Except, you know, for that time when the stack overflow guys lost everything on their blog due to "catastrophic data loss" and also subsequently found out that their backups were toast, too. :P

I kid, I kid...

Just use the site that is currently operational, this isn't really a life-altering decision. (Right now I am agonizing if I should submit this comment to hacker news or reddit.)

EDIT: On an unrelated note, my IP appears to be banned from StackOverflow.com. I have never used/abused the site (I don't even have an account there) outside of browsing a few times. It has been banned for at least half a year. Very annoying. Even the big guys get stuff wrong sometimes.

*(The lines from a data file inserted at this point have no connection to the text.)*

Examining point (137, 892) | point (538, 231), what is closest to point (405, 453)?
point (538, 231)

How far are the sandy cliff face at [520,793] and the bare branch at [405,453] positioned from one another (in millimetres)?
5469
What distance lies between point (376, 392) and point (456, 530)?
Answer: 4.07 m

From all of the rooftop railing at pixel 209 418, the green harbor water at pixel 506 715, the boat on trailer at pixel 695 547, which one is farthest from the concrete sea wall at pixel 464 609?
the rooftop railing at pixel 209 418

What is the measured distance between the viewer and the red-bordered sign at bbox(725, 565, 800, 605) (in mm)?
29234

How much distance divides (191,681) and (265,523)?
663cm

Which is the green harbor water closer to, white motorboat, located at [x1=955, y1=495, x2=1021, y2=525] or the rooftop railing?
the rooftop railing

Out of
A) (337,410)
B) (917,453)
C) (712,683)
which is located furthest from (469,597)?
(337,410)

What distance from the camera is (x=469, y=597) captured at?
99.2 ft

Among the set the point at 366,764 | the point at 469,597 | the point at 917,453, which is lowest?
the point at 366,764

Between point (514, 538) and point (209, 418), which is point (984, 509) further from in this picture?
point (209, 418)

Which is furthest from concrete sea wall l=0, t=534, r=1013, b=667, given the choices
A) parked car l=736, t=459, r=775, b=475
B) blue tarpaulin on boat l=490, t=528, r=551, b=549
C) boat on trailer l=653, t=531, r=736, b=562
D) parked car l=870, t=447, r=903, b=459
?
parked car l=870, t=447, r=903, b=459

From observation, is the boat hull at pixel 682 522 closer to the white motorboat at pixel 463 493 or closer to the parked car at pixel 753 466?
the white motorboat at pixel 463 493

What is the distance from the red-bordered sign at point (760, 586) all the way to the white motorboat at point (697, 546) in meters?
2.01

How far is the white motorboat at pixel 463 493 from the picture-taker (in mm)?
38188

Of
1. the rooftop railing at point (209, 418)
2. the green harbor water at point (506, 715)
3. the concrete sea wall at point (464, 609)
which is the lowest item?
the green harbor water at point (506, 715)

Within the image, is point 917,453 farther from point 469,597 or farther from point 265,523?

A while back I was in Guatemala and kept getting an HTTP 403. mailed them and it turns out they blocked the entire country because they were getting hit "1,000 times a day". After a couple more emails they unblocked it again.


I believe the data loss was on Jeff Atwood's personal blog codinghorror.com, not Stack Overflow, and it was due to outsourcing the hosting/backup to an (incompetent) third party.


It wasn't just Coding Horror that got hit. The StackOverflow blog was also gone for days. StackOverflow (meaning the QA site itself) wasn't affected.

Also, the point still stands that Jeff should have had his own backups as well, rather than assuming his provider had it properly covered.

Part of a good backup strategy is testing recovery which is apparently nobody associated with StackOverflow had bothered to try before that incident.